There are two different types of nifti volumes, `nifti1` and `nifti2`. Both do very similar things but `nifti2` has more options and larger value storage. Here we will be using `nifti1`.

To save a nifti file, you will need to provide 3 items:
* The data array (usually a numpy array)
* The `Affine` matrix that describes the orientation, scaling, and rotation of the image
    * A usable defauly is the identity matrix (1s along the diagonal, 0s else where, `np.eye(4)`)
* The path to the file to save the image to, ending in `FILE_NAME.nii.gz` to save as a compressed nifti file

First, we will convert the numpy array holding the 3D image into a nifti object through the package `nibabel`

In [None]:
import nibabel as nib

arr = image_volume
affine = np.eye(4)

nib_img = nib.nifti1.Nifti1Image(arr, affine=affine)
nib.save(nib_img, f'Nifti_CCTA_example.nii.gz')

Now, the above 3D Dicom stack has been saved as a single nifti array inside of our current working directory!

---
## Loading an image from a nifti file

To load a nifti file, we can read the image path in a very similar manner to that of the dicom images.

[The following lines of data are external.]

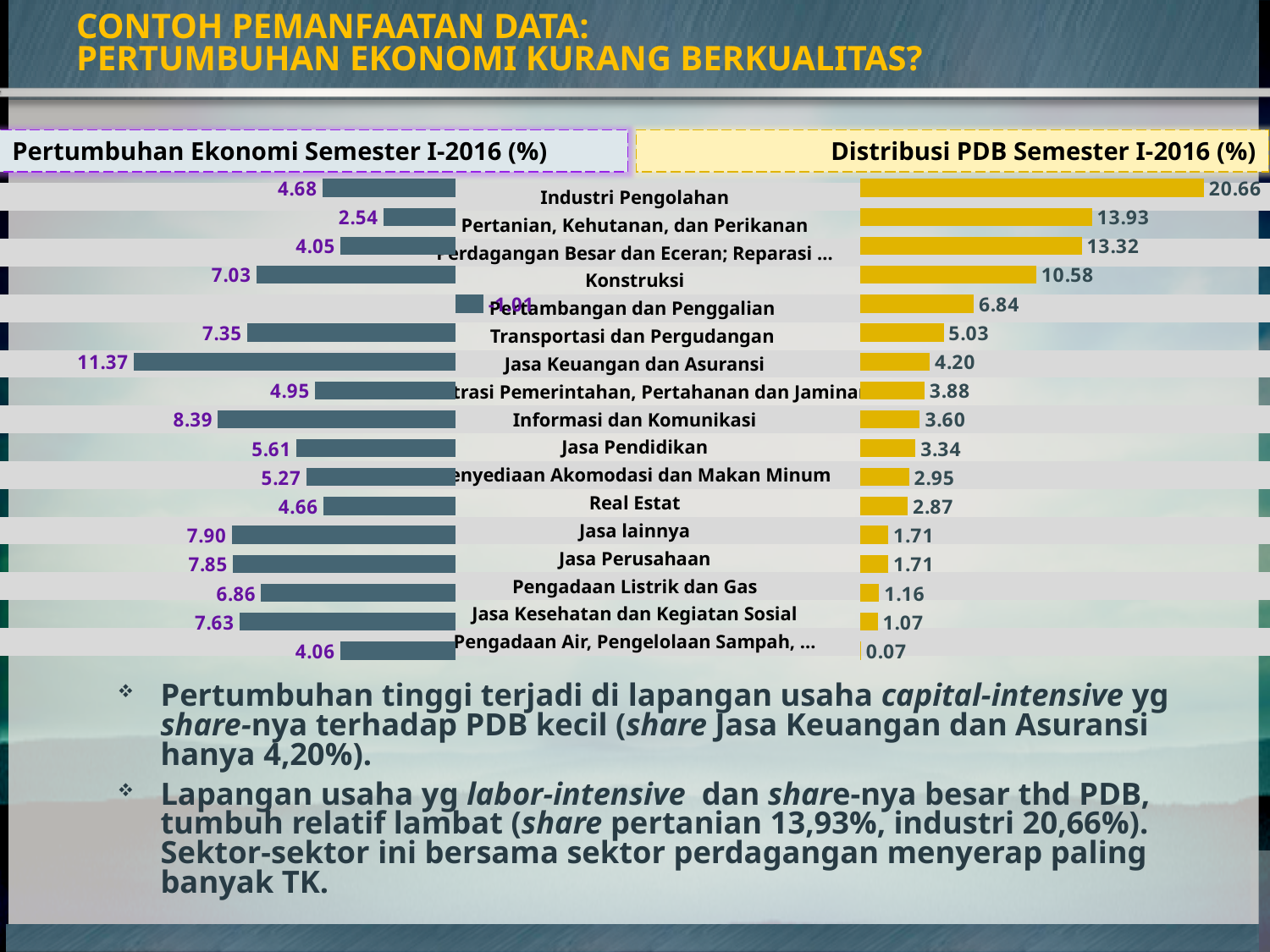
In the Pertumbuhan Ekonomi Semester I-2016 (%) chart, which is larger: Jasa Pendidikan or Real Estat? Jasa Pendidikan In the Pertumbuhan Ekonomi Semester I-2016 (%) chart, what is the value for Konstruksi? 7.03 In the Distribusi PDB Semester I-2016 (%) chart, which category has the lowest value? Pengadaan Air, Pengelolaan Sampah, ... In the Distribusi PDB Semester I-2016 (%) chart, what is the value for Industri Pengolahan? 20.66 In the Distribusi PDB Semester I-2016 (%) chart, what is the difference between Industri Pengolahan and Pertanian, Kehutanan, dan Perikanan? 6.73 In the Pertumbuhan Ekonomi Semester I-2016 (%) chart, what is the difference between Jasa Keuangan dan Asuransi and Informasi dan Komunikasi? 2.98 In the Pertumbuhan Ekonomi Semester I-2016 (%) chart, what is the value for Jasa Keuangan dan Asuransi? 11.37 In the Distribusi PDB Semester I-2016 (%) chart, what is the value for Pertanian, Kehutanan, dan Perikanan? 13.93 What kind of chart is the Distribusi PDB Semester I-2016 (%) chart? Bar chart How many categories are shown in the Distribusi PDB Semester I-2016 (%) chart? 17 In the Distribusi PDB Semester I-2016 (%) chart, which category has the highest value? Industri Pengolahan In the Pertumbuhan Ekonomi Semester I-2016 (%) chart, which category has the highest value? Jasa Keuangan dan Asuransi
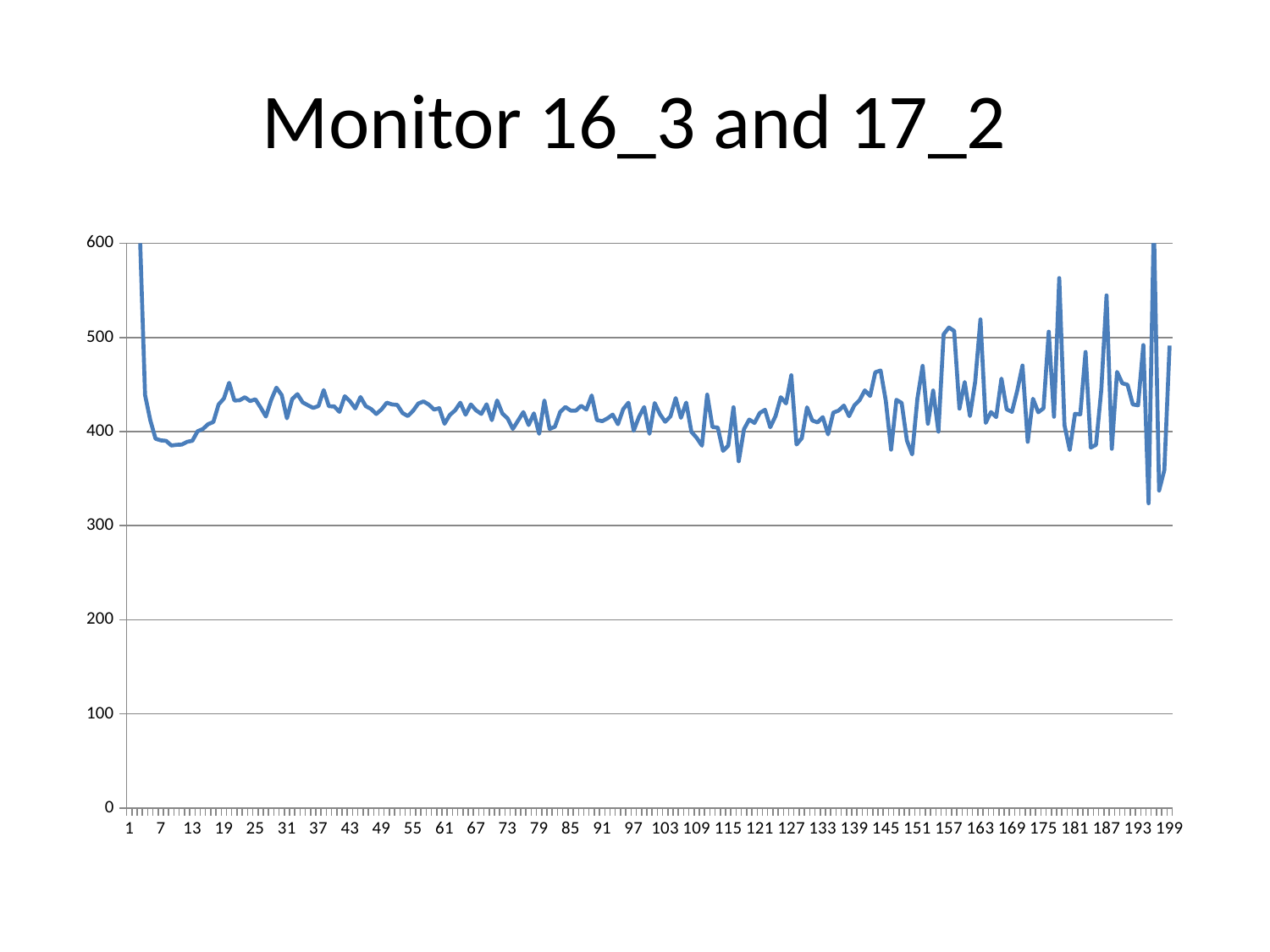
How many labels are printed along the x axis? 34 What is the title of the chart? Monitor 16_3 and 17_2 Is the value at x = 19 greater or less than 400? greater What kind of chart is shown on the slide? line chart Is the value at x = 195 greater or less than 400? less What is the highest value shown on the y axis? 600 Is the value at x = 85 greater or less than 500? less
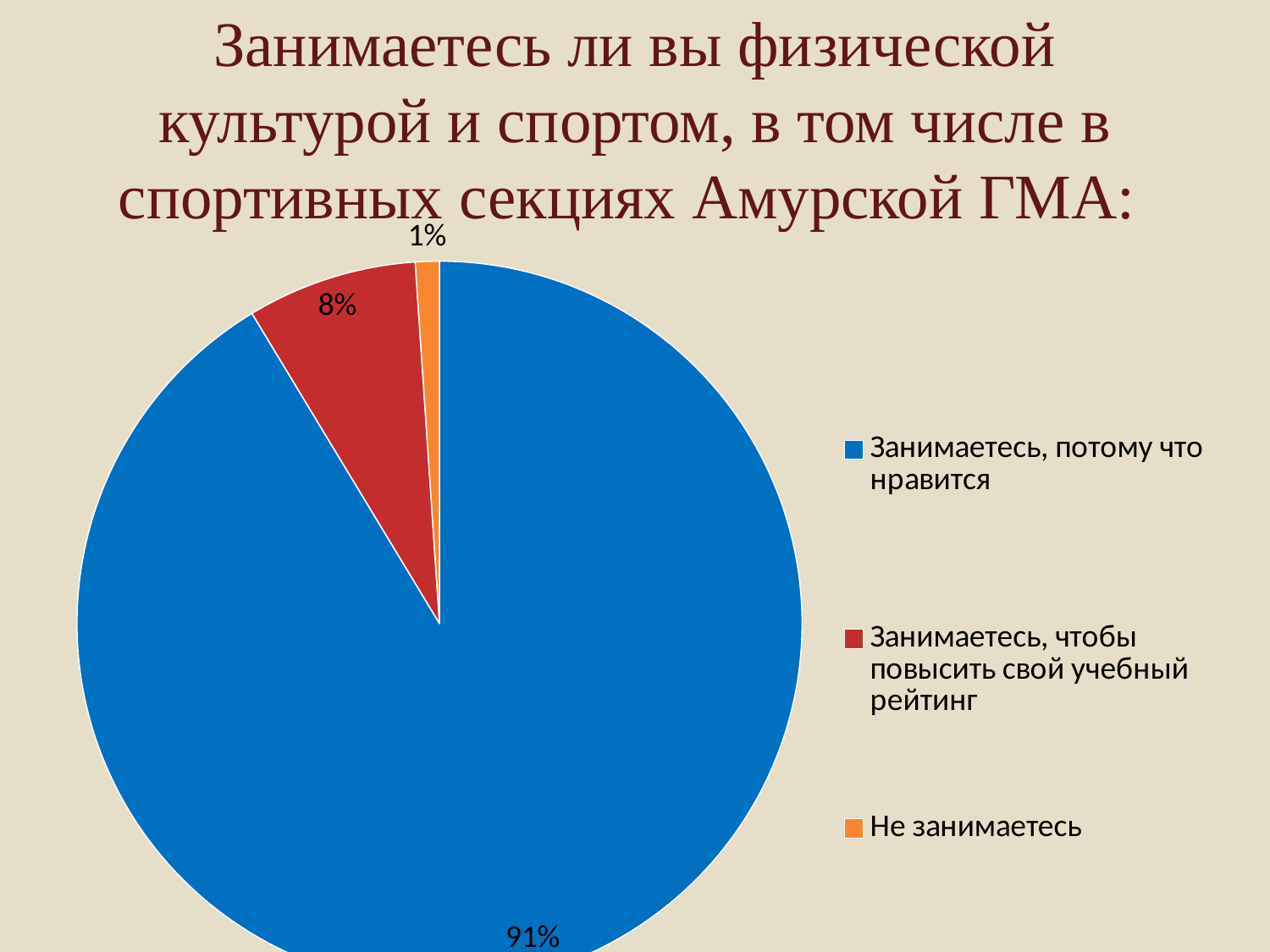
What colour is the slice for "Не занимаетесь"? orange What share of the pie is labelled "Занимаетесь, чтобы повысить свой учебный рейтинг"? 8% What colour is the slice for "Занимаетесь, потому что нравится"? blue What is the difference in percentage points between "Занимаетесь, потому что нравится" and "Занимаетесь, чтобы повысить свой учебный рейтинг"? 83 Which category has the smallest slice of the pie? Не занимаетесь Which is larger: the slice for "Занимаетесь, чтобы повысить свой учебный рейтинг" or the slice for "Не занимаетесь"? Занимаетесь, чтобы повысить свой учебный рейтинг What kind of chart is shown on the slide? pie chart What is the difference in percentage points between "Занимаетесь, чтобы повысить свой учебный рейтинг" and "Не занимаетесь"? 7 What share of the pie is labelled "Не занимаетесь"? 1% Which category has the largest slice of the pie? Занимаетесь, потому что нравится How many categories does the pie chart have? 3 What share of the pie is labelled "Занимаетесь, потому что нравится"? 91%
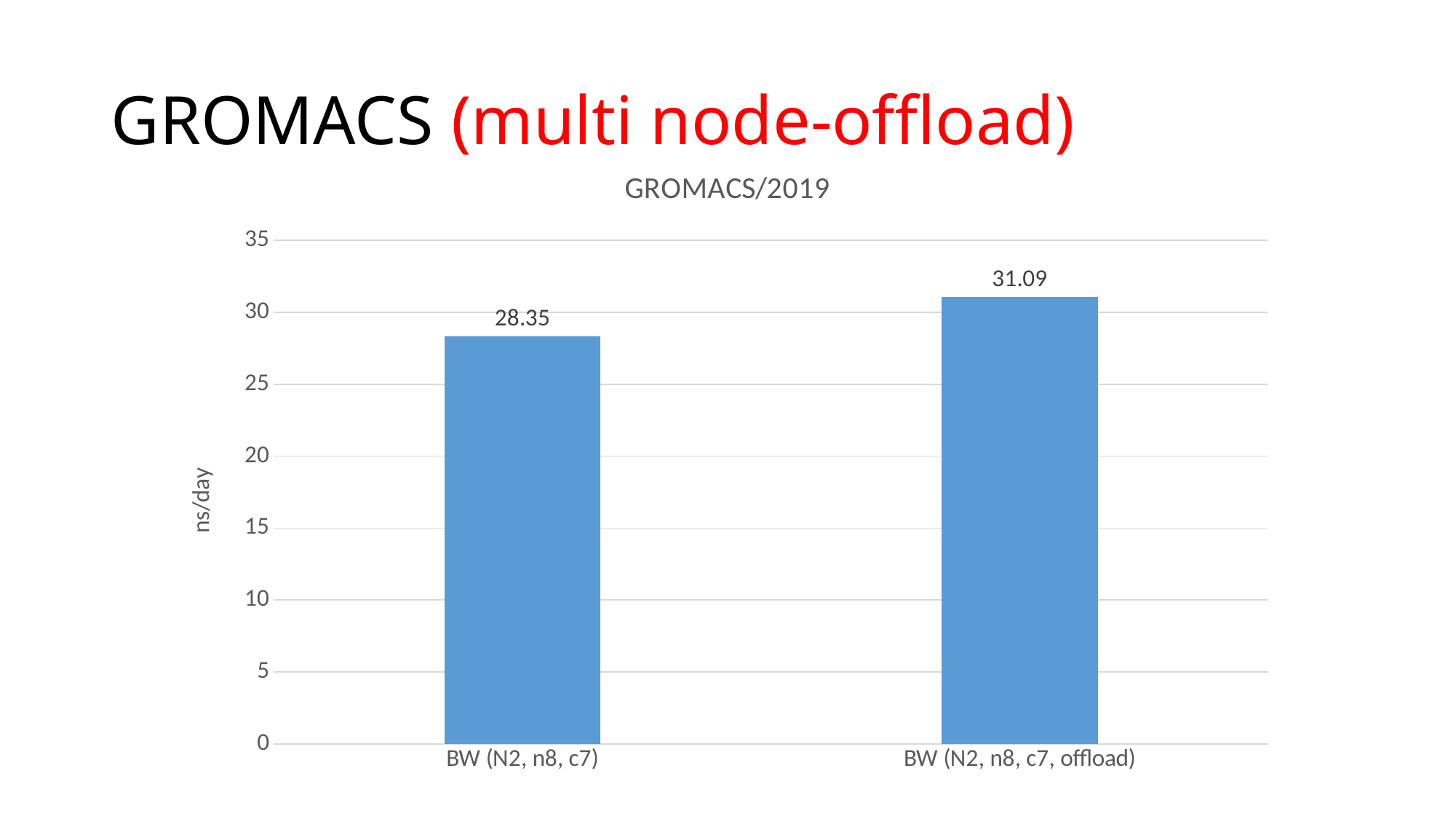
What is the label of the vertical axis? ns/day Is the value for BW (N2, n8, c7, offload) greater or less than 30? greater What is the value for BW (N2, n8, c7)? 28.35 What kind of chart is shown on the slide? bar chart What is the difference between the values for BW (N2, n8, c7, offload) and BW (N2, n8, c7)? 2.74 What is the title of the chart? GROMACS/2019 What is the value for BW (N2, n8, c7, offload)? 31.09 Which category has the lowest value? BW (N2, n8, c7) Which category has the highest value? BW (N2, n8, c7, offload) How many categories are shown in the chart? 2 Which is larger, the value for BW (N2, n8, c7) or BW (N2, n8, c7, offload)? BW (N2, n8, c7, offload) Is the value for BW (N2, n8, c7) greater or less than 30? less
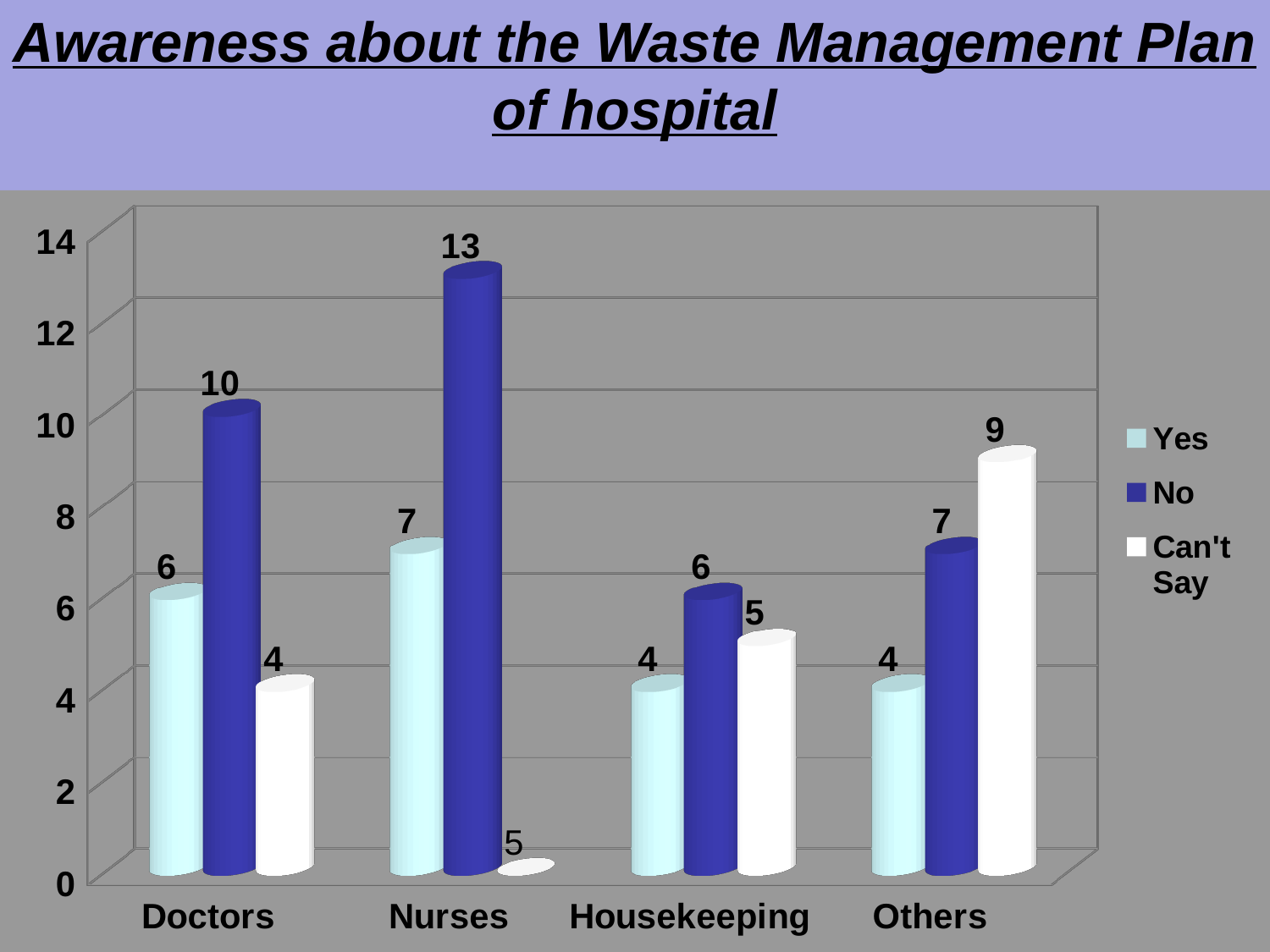
What is the difference between the 'No' value for Nurses and the 'No' value for Doctors? 3 What is the 'Can't Say' value for Housekeeping? 5 What is the title of the chart? Awareness about the Waste Management Plan of hospital What is the 'Can't Say' value for Others? 9 What is the 'Yes' value for Doctors? 6 Which category has the lowest 'No' value? Housekeeping What is the 'No' value for Nurses? 13 What type of chart is shown on the slide? bar chart Which category has the highest 'No' value? Nurses How many series does the legend list? 3 Which is larger: the 'Yes' value for Nurses or the 'Yes' value for Housekeeping? Nurses How many categories are shown on the x axis? 4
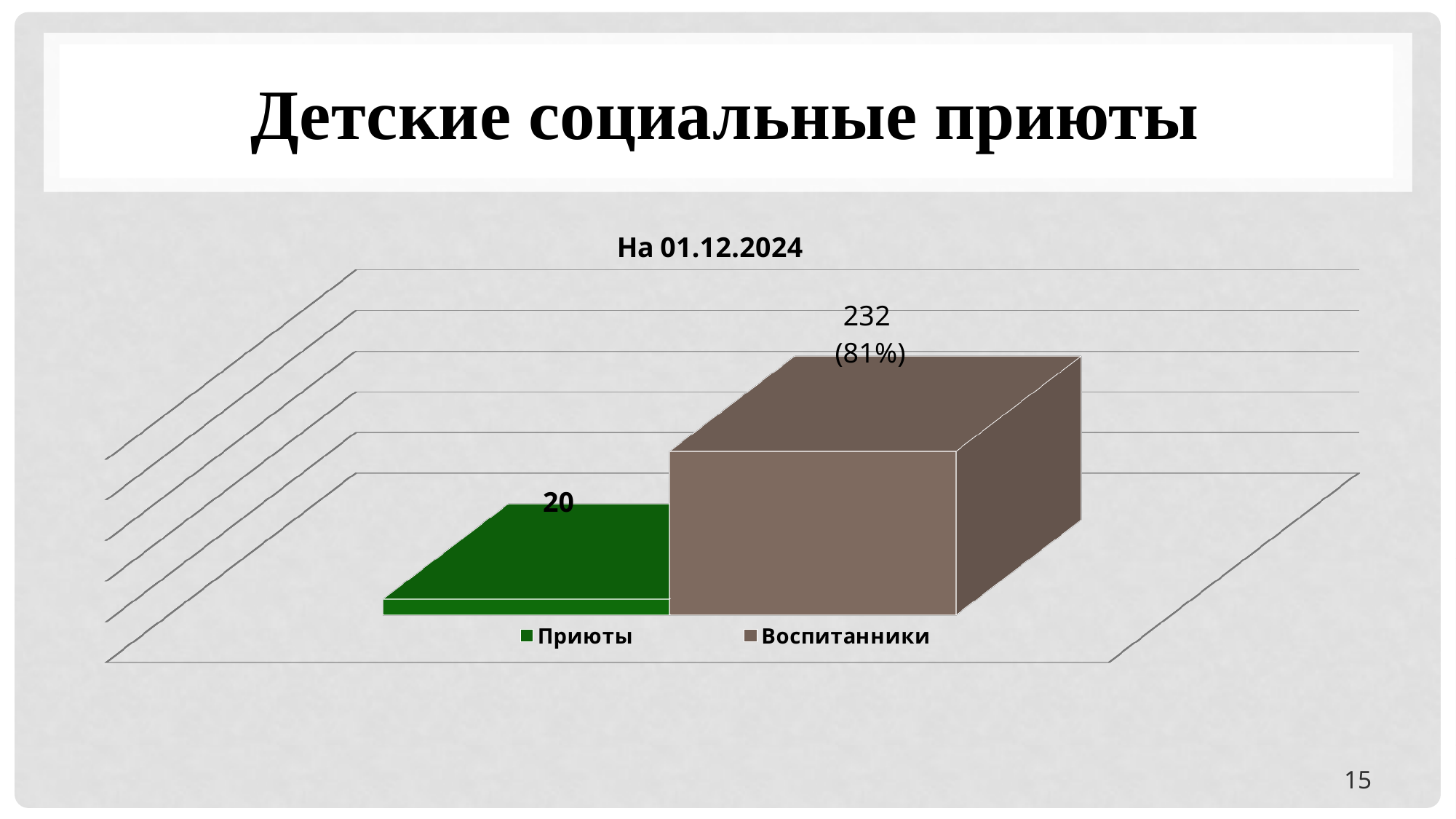
What is the title of the chart? На 01.12.2024 How many series does the legend list? 2 Which series has the higher value, Приюты or Воспитанники? Воспитанники What colour is the bar for Приюты? green Which series has the lowest value? Приюты What kind of chart is shown on the slide? bar chart What is the value for Воспитанники? 232 (81%) What percentage is shown next to the value for Воспитанники? 81% What is the difference between the values for Воспитанники and Приюты? 212 What is the value for Приюты? 20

Doing so will load `nibabel` object holding both the image and the header information.

In [None]:
nib_image = nib.load('Nifti_CCTA_example.nii.gz')
print(type(nib_image))

To see the object's information (Including the header), we can print either the object directly. 

In [None]:
print(nib_image)

Notice, the header keys are not equivalent to what we saw in the dicom portion of this notebook. The keys here have equivalent entries in the dicom header. However, you must visit the documentation to fully understanding what key maps to what between file formats.

Most of the variables are empty. In the above cell, we *only* saved the data array. In order to fill out the header information, we would need to transfer the relavent information from the dicom header to the nifit header.

To get the image array from the nibabel obejct, we can call `.get_fdata()` to return it as a numpy array.

In [None]:
image_volume = nib_image.get_fdata()
print(type(image_volume))

---

## Interacting with the header

As mentioned before, there is no additional information provided by default in the nifti header when saved the 3D volume. When creating and saving the nifti volume, we have to make sure that the information we want is defined.

To access the header, either to retrieve information or to set new values, we can call the `.header` property and treat it as a dictionary. 

For example, the image resolution in a nifti file will be stored under the key `pixdim`...

In [None]:
header = nib_image.header

resolution = header['pixdim']
print(f'Default resolution: {resolution}')

Here, we see a list of 8 1s. This parameter in a `nifti1` file will always correspond to a list of 8 values. Because our image is 3D, we will just use the first 3 values. To make it a valid entry, we will need to replace the remaining 5 values with 1s.

We got the resolution of the dicom volume earlier and stored it as the variable `zxy_resolution`. Lets update the header of the nifti volume and save it.

The header information can be overwritten directly as follows:

In [None]:
nib_image.header['pixdim'] = zxy_resolution + [1 for _ in range(5)]
print(nib_image.header['pixdim'])

Overwritting the save for this nifti volume as we did earlier, we can re-load the image in and see that the resolution has been stored in the header.